▶ [Énoncé a] Dressez la liste de tous les manquements que, selon le texte sur le licenciement de M. [X], l'employeur établit à l'encontre du salarié.

----- Bloc de texte

Vu les dernières conclusions transmises par voie électronique le 8 septembre 2022, auxquelles il est renvoyé pour plus ample exposé des moyens et prétentions conformément à l’article 455 du code de procédure civile et aux termes desquelles la société AK Murat demande à la cour de :

-infirmer en tous points le jugement rendu par le conseil de prud’hommes de Paris;

Statuant à nouveau,

-juger le licenciement de M. [X] fondé sur une faute grave;

-en tout état de cause, juger le licenciement de M. [X] fondé;

-débouter en conséquence M. [X] de l’ensemble de ses demandes;

-condamner M. [X] à 2.000 euros au titre de l’article 700 du code de procédure civile;

-condamner M. [X] à rembourser la somme de 19.786,45 euros versée au titre de l’exécution provisoire;

-condamner M. [X] aux entiers dépens.

Et à titre subsidiaire :

-infirmer le jugement rendu par le conseil de prud’hommes de Paris en ce qu’il a jugé le licenciement dépourvu de toute cause réelle et sérieuse et a condamné la société AK Murat à verser à M. [X] la somme de 10.000 euros à titre de dommages et intérêts pour licenciement sans cause réelle et sérieuse;

-juger le licenciement de M. [X] fondé sur une cause réelle et sérieuse;

-débouter M. [X] de toutes ses demandes, fins et conclusions:

-condamner M. [X] à 2.000 euros au titre de l’article 700 du code de procédure civile;

-condamner M. [X] à rembourser la somme de 10.000 euros versée au titre de l’exécution provisoire;

-condamner M. [X] aux entiers dépens.

Au soutien de ses prétentions, l’appelante fait valoir que :

– le salarié a fait l’objet de plusieurs sanctions disciplinaires avant le licenciement,

– le licenciement est fondé, l’employeur établissant la mise en rayon de produits périmés, l’absence d’application de la procédure de traitement des pertes, l’absence de suivi de températures des meubles froids, la transformation de produits frais en produits congelés, la mauvaise tenue du salarié, les écarts de caisse, son comportement irrespectueux, notamment par la production d’un constat d’huissier des avis google émis sur la société et par des attestations;

– sur l’indemnisation de la perte d’emploi, M. [X] ne justifie pas de son préjudice ni de sa situation actuelle;

– l’avertissement et la mise à pied du 22 novembre 2018 sont des mesures concomitantes, ce qui ne contrevient pas au principe non bis in idem;

– les pièces 6 à 8 relatives aux sanctions disciplinaires antérieures à trois ans n’ont pas à être écartées des débats, l’employeur pouvant s’en prévaloir dans le cadre d’un dossier contentieux;

-M. [X] a signé un avenant à son contrat de travail le 1er décembre 2017 dans lequel il donne son accord pour être soumis à une nouvelle fiche de poste de vendeur hautement qualifié.

----------
----- Données fournies

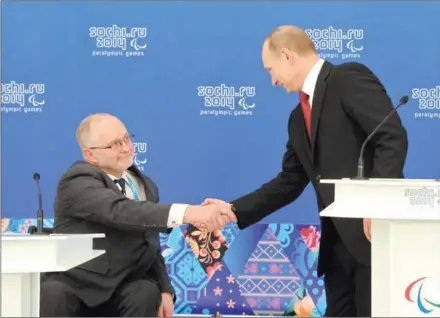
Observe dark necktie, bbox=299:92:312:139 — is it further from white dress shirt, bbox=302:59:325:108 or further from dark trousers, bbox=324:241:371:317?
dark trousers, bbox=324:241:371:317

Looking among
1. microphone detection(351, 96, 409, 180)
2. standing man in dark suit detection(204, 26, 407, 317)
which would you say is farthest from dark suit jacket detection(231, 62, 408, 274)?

----------
----- Données fournies

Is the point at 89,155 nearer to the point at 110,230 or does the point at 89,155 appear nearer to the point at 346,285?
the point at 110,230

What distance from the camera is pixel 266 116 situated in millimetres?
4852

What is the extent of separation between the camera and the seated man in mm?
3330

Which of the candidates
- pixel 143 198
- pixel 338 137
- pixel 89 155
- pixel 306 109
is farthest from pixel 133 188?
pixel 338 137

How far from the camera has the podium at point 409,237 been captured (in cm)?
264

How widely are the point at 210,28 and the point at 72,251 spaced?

----------

▶ [Énoncé b] Recopiez à l'identique les lignes des entrées, en commençant à celle qui contient « Observe dark necktie, bbox=299:92:312:139 » et en vous arrêtant après celle qui contient « which would you ».

▶ [Corrigé a]
- la mise en rayon de produits périmés
- l'absence d'application de la procédure de traitement des pertes
- l'absence de suivi de températures des meubles froids
- la transformation de produits frais en produits congelés
- la mauvaise tenue du salarié
- les écarts de caisse
- son comportement irrespectueux

▶ [Corrigé b]
Observe dark necktie, bbox=299:92:312:139 — is it further from white dress shirt, bbox=302:59:325:108 or further from dark trousers, bbox=324:241:371:317?
dark trousers, bbox=324:241:371:317

Looking among
1. microphone detection(351, 96, 409, 180)
2. standing man in dark suit detection(204, 26, 407, 317)
which would you say is farthest from dark suit jacket detection(231, 62, 408, 274)?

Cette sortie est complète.